> Problem description: Reproduce only the lines below from the line containing "Edisi Revisi Terbaru" to the line containing "Sun Signs &", exactly as written, with both end lines kept. Omit the pictures.

> The data:
┌──
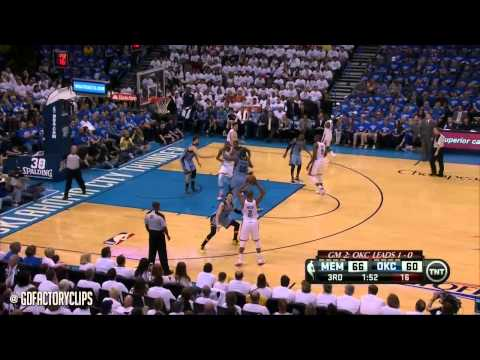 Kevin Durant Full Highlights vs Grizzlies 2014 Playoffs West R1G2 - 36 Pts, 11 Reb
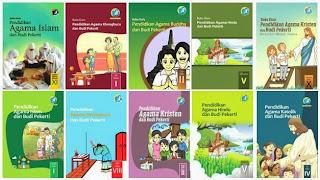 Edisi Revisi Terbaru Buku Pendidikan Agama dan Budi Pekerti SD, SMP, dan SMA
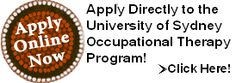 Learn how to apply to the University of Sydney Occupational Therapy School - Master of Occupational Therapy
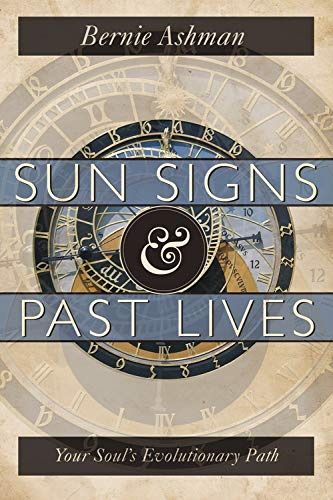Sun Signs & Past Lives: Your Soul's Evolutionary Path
└──
┌──
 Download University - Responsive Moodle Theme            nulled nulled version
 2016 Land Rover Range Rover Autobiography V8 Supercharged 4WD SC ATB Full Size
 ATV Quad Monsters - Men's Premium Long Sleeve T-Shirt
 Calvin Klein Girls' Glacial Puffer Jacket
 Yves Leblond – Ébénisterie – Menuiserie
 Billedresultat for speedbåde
└──
┌──
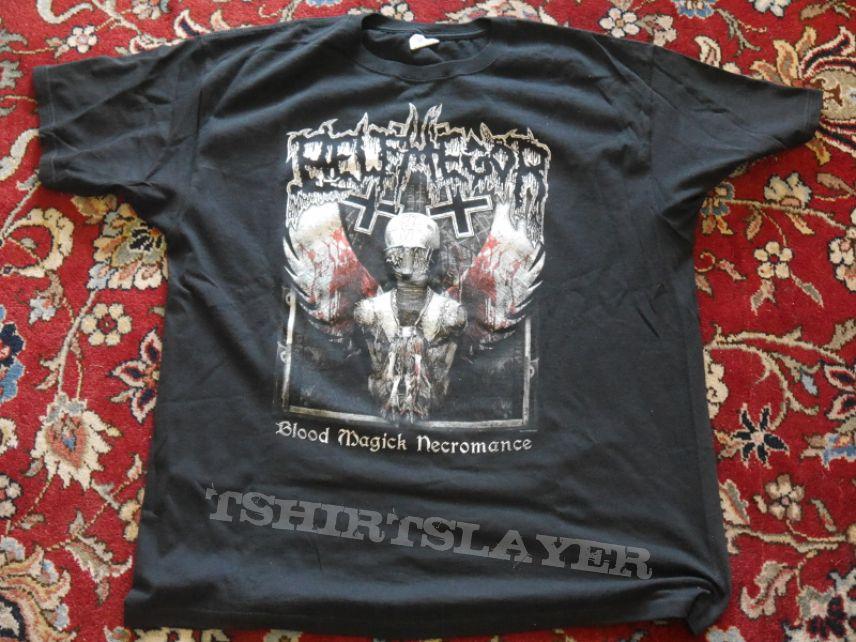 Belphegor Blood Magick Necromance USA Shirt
└──
> Output for this exercise:
 Edisi Revisi Terbaru Buku Pendidikan Agama dan Budi Pekerti SD, SMP, dan SMA
 Learn how to apply to the University of Sydney Occupational Therapy School - Master of Occupational Therapy
Sun Signs & Past Lives: Your Soul's Evolutionary Path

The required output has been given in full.